[Collected data entries]

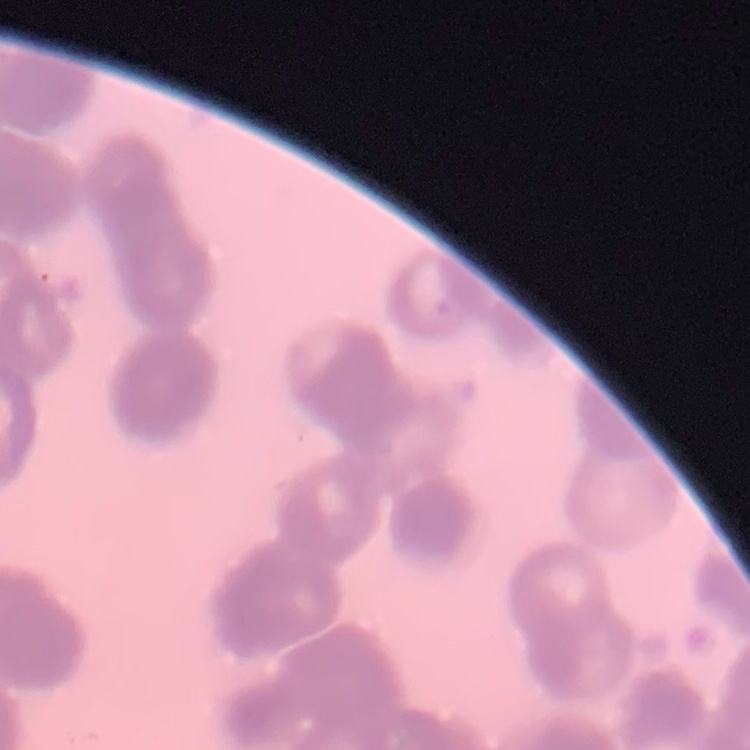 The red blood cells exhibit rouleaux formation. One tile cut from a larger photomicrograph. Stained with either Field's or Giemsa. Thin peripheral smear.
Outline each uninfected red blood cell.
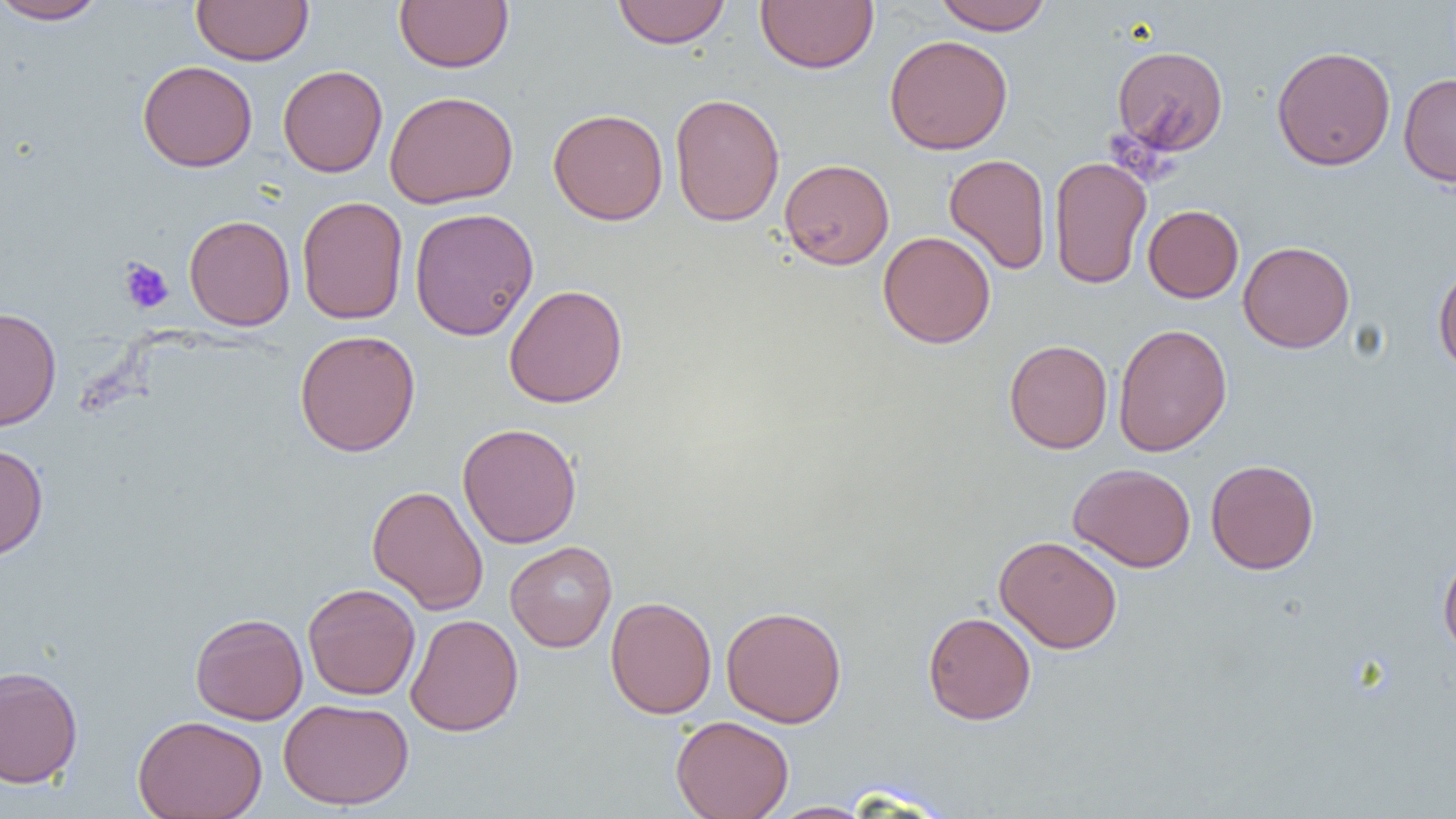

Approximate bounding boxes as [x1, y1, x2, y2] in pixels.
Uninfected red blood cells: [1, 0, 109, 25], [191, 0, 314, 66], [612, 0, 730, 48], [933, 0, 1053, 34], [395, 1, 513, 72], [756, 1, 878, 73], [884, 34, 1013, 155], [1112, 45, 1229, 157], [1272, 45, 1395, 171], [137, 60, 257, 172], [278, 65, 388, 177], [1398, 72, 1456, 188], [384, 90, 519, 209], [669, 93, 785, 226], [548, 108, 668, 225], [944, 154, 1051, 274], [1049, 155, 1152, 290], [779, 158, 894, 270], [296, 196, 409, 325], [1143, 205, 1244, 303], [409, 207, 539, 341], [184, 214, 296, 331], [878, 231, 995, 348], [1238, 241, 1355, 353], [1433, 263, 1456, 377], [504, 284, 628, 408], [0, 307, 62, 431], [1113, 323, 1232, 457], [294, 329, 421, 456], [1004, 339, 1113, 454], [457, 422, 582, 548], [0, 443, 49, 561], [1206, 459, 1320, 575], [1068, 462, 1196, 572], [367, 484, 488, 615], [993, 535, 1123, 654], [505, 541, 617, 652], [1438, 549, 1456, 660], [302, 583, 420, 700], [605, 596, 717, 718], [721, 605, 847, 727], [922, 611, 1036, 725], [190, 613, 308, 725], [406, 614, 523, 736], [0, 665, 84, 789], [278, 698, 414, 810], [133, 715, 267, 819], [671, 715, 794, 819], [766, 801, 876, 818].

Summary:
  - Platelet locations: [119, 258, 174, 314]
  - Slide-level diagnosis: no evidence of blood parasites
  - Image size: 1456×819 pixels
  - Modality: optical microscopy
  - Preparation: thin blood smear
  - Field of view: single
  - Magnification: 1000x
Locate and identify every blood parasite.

## The problem
Retype the entries above exactly. Stop after the line containing "Approximate bounding boxes", and omit the pictures.

## Solution below
 The red blood cells exhibit rouleaux formation. One tile cut from a larger photomicrograph. Stained with either Field's or Giemsa. Thin peripheral smear.
Outline each uninfected red blood cell.

Approximate bounding boxes as [x1, y1, x2, y2] in pixels.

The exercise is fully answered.